According to the United States Census Bureau, Mount Clemens has a total area of 4.21 square miles (10.90 km), of which 4.09 square miles (10.59 km2) are land and 0.11 square miles (0.28 km), or 2.69%, are water.



Historical population
Census Pop. Note
1850 1,302
1870 1,768
1880 3,057 72.9%
1890 4,748 55.3%
1900 6,576 38.5%
1910 7,707 17.2%
1920 9,488 23.1%
1930 13,497 42.3%
1940 14,389 6.6%
1950 17,027 18.3%
1960 21,016 23.4%
1970 20,476 −2.6%
1980 18,991 −7.3%
1990 18,405 −3.1%
2000 17,312 −5.9%
2010 16,314 −5.8%
2020 15,697 −3.8%
U.S. Decennial Census

2010 census

As of the census of 2010, there were 16,314 people, 6,714 households, and 3,542 families living in the city. The population density was 4,008.4 inhabitants per square mile (1,547.7/km2). There were 7,582 housing units at an average density of 1,862.9 per square mile (719.3/km). The racial makeup of the city was 70.0% White, 24.8% African American, 0.3% Native American, 0.5% Asian, 0.8% from other races, and 3.6% from two or more races. Hispanic or Latino residents of any race were 2.9% of the population.
═══
- [Task goal] Reproduce the part of the Mount Clemens text starting at "2010 census" and ending at "of the population.". The listing has no connection to the text about Mount Clemens.

- [Available data]
═══
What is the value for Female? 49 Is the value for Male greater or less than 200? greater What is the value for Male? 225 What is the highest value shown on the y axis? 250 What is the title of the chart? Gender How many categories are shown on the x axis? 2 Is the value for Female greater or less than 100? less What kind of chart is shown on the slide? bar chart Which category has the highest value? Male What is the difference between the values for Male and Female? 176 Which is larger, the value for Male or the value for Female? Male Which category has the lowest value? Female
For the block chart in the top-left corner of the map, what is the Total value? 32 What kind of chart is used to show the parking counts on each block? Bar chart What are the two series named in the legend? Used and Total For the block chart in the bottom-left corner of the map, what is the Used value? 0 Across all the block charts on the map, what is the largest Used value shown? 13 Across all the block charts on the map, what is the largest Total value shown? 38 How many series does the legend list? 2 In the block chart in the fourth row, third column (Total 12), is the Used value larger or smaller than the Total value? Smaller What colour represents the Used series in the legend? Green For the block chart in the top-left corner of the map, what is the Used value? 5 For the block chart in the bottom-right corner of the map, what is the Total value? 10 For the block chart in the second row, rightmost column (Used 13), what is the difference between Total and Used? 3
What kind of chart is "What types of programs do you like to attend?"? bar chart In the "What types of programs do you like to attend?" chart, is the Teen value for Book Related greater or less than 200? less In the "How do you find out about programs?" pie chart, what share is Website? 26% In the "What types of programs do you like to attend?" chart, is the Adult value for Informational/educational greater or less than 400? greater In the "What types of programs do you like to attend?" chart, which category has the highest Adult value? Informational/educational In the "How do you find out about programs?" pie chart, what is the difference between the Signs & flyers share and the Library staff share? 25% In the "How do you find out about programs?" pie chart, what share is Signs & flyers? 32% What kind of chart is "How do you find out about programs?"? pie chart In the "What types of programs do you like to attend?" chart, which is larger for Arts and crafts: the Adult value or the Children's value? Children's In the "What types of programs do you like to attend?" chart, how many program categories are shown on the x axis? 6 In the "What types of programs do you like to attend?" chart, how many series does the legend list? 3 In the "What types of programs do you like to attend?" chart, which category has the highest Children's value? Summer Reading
═══
- [Result for this task]
2010 census

As of the census of 2010, there were 16,314 people, 6,714 households, and 3,542 families living in the city. The population density was 4,008.4 inhabitants per square mile (1,547.7/km2). There were 7,582 housing units at an average density of 1,862.9 per square mile (719.3/km). The racial makeup of the city was 70.0% White, 24.8% African American, 0.3% Native American, 0.5% Asian, 0.8% from other races, and 3.6% from two or more races. Hispanic or Latino residents of any race were 2.9% of the population.